● Text section:
▬▬▬▬▬▬▬▬▬▬

# Skiing guy wanting to bulk up



## Jxcorex29 (Oct 4, 2015)

Hello everyone, 
 My name is Joseph Rhodes, and I'm looking on information on how to bulk up. I'm a 30 gear old man; weight : 160 lbs., I want some weight and definition for my body. I have no idea how to make a good workout plan or where to start. I have no idea how to make a diet plan. I want to have bigger arms, a flatter stomach, more weight, defined legs. 

Sent from my m8 using Tapatalk


----------



## IronJulius (Oct 4, 2015)

first you might want to delete your name

welcome


----------



## SeattlesBest (Oct 4, 2015)

That's all attainable.. Google, meal plans, watch YouTube videos. It's all about reading up. All the information you could ever want is at your finger tips. Start with diet.


----------



## Riles (Oct 4, 2015)

▬▬▬▬▬▬▬▬▬▬

● Exercises:
A. Answer these questions about the bulking-up forum thread:
(i) What body weight does the first poster give?
(ii) What does IronJulius first suggest the original poster do?
(iii) What does SeattlesBest say to start with?
B. In the bulking-up forum thread, echo the passage starting with "## Jxcorex29 (Oct" and going on through "weight, defined legs.".
C. Carry on the bulking-up forum thread from the point where it stops.
The lines that come next aren't needed for any of the work here.

● Spatial questions linked to pictures:
▬▬▬▬▬▬▬▬▬▬

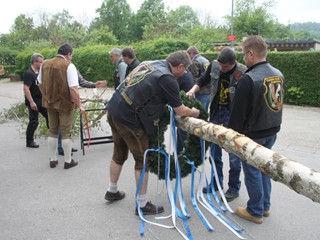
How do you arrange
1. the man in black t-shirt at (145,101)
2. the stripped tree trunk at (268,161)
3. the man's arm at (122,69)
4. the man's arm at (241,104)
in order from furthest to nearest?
the man's arm at (122,69)
the man in black t-shirt at (145,101)
the man's arm at (241,104)
the stripped tree trunk at (268,161)

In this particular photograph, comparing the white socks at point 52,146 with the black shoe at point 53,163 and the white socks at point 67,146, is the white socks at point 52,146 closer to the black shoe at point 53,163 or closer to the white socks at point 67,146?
the black shoe at point 53,163

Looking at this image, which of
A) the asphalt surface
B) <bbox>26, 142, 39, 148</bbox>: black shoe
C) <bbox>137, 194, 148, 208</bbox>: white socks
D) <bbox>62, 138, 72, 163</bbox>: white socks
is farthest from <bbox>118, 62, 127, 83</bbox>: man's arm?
<bbox>137, 194, 148, 208</bbox>: white socks

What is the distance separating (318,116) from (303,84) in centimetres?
187

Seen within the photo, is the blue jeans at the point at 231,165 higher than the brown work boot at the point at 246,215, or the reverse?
the blue jeans at the point at 231,165

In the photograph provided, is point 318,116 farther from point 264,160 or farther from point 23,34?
point 23,34

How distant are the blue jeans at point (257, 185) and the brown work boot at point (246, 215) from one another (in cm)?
4

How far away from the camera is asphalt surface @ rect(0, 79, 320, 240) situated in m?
3.23

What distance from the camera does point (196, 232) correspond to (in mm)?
3236

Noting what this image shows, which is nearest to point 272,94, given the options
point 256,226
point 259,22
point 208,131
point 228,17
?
point 208,131

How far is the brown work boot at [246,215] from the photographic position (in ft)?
11.1

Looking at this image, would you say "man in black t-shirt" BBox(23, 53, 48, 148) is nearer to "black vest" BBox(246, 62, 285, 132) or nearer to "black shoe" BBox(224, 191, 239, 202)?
"black shoe" BBox(224, 191, 239, 202)

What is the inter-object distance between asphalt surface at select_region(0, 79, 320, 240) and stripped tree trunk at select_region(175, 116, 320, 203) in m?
1.06

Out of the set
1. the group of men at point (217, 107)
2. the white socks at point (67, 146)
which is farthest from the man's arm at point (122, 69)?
the group of men at point (217, 107)

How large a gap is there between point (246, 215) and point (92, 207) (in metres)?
1.81
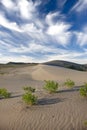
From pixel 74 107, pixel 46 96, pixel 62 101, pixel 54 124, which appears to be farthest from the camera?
pixel 46 96

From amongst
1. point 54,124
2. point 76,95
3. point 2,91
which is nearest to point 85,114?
point 54,124

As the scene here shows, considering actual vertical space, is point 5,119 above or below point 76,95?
below

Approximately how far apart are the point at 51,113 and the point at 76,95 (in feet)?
9.47

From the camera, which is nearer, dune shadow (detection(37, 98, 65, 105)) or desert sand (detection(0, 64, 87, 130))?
desert sand (detection(0, 64, 87, 130))

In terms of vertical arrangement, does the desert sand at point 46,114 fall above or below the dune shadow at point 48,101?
below

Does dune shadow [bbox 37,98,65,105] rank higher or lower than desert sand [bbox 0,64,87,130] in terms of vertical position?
higher

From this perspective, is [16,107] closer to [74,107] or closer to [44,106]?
[44,106]

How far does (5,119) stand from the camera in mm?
10055

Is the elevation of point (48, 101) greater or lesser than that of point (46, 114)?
greater

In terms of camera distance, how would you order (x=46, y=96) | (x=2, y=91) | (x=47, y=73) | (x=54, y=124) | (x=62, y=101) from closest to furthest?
1. (x=54, y=124)
2. (x=62, y=101)
3. (x=46, y=96)
4. (x=2, y=91)
5. (x=47, y=73)

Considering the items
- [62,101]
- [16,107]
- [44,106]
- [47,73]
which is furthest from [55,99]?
[47,73]

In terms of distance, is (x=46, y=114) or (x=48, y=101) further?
(x=48, y=101)

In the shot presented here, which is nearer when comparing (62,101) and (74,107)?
(74,107)

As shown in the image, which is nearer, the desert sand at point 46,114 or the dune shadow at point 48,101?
the desert sand at point 46,114
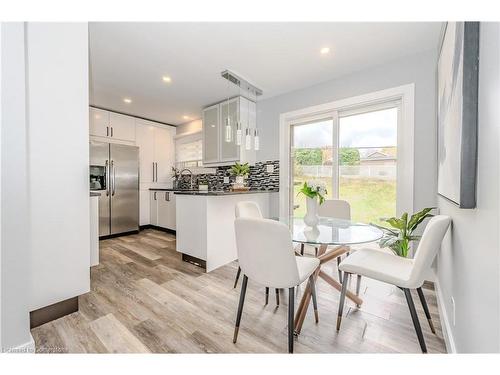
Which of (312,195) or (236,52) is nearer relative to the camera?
(312,195)

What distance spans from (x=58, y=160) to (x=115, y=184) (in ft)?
8.57

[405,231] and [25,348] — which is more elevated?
[405,231]

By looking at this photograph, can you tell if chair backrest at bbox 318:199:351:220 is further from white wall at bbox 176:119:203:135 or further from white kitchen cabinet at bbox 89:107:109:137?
white kitchen cabinet at bbox 89:107:109:137

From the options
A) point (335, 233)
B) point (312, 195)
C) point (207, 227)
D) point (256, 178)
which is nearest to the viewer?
point (335, 233)

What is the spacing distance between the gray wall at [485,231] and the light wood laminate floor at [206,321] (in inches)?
21.4

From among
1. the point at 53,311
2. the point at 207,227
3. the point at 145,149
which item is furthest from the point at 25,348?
the point at 145,149

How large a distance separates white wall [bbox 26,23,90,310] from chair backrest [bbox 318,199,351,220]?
2223mm

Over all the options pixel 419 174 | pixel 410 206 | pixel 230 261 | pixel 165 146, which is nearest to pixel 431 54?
pixel 419 174

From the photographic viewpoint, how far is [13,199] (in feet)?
3.76

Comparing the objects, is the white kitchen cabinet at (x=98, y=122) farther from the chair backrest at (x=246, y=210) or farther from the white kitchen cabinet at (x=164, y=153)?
the chair backrest at (x=246, y=210)

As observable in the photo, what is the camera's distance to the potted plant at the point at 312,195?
1.73 meters

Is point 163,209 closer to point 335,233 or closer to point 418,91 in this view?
point 335,233

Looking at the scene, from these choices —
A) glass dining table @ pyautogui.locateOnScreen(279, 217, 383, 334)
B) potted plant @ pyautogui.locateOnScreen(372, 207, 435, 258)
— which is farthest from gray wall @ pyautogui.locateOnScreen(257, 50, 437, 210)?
glass dining table @ pyautogui.locateOnScreen(279, 217, 383, 334)

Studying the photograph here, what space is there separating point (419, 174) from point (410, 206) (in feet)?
1.12
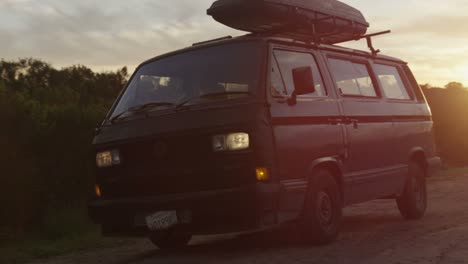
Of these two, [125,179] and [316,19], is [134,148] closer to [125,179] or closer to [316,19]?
[125,179]

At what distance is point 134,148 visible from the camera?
7074mm

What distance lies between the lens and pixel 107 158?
287 inches

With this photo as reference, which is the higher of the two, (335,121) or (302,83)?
(302,83)

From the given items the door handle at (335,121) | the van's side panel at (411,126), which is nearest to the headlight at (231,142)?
the door handle at (335,121)

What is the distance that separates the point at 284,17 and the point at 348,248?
8.86 ft

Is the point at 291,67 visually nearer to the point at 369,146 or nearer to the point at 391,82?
the point at 369,146

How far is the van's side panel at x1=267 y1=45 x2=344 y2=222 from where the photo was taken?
682 centimetres

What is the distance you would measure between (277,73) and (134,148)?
5.33ft

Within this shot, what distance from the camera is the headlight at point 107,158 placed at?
7219mm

▬▬▬▬▬▬▬▬▬▬

● Outputs for the tasks:
A.
(i) 160 lbs.
(ii) Delete their name.
(iii) Diet.

B.
## Jxcorex29 (Oct 4, 2015)

Hello everyone, 
 My name is Joseph Rhodes, and I'm looking on information on how to bulk up. I'm a 30 gear old man; weight : 160 lbs., I want some weight and definition for my body. I have no idea how to make a good workout plan or where to start. I have no idea how to make a diet plan. I want to have bigger arms, a flatter stomach, more weight, defined legs.

C.
Welcome, spend some time reading the rules and the stickies, these are good but basic goals, you will find more info than you can imagine about diet and training right here


----------



## brazey (Oct 5, 2015)

Welcome.... You signed up in March. Research our training and nutrition forums.


----------



## James Blunt (Dec 7, 2015)

30 years is not old..hahaha


----------



## ABM190 (Dec 7, 2015)

nice to know u guys, haha.......!!!


----------



## Havincharles (Dec 23, 2015)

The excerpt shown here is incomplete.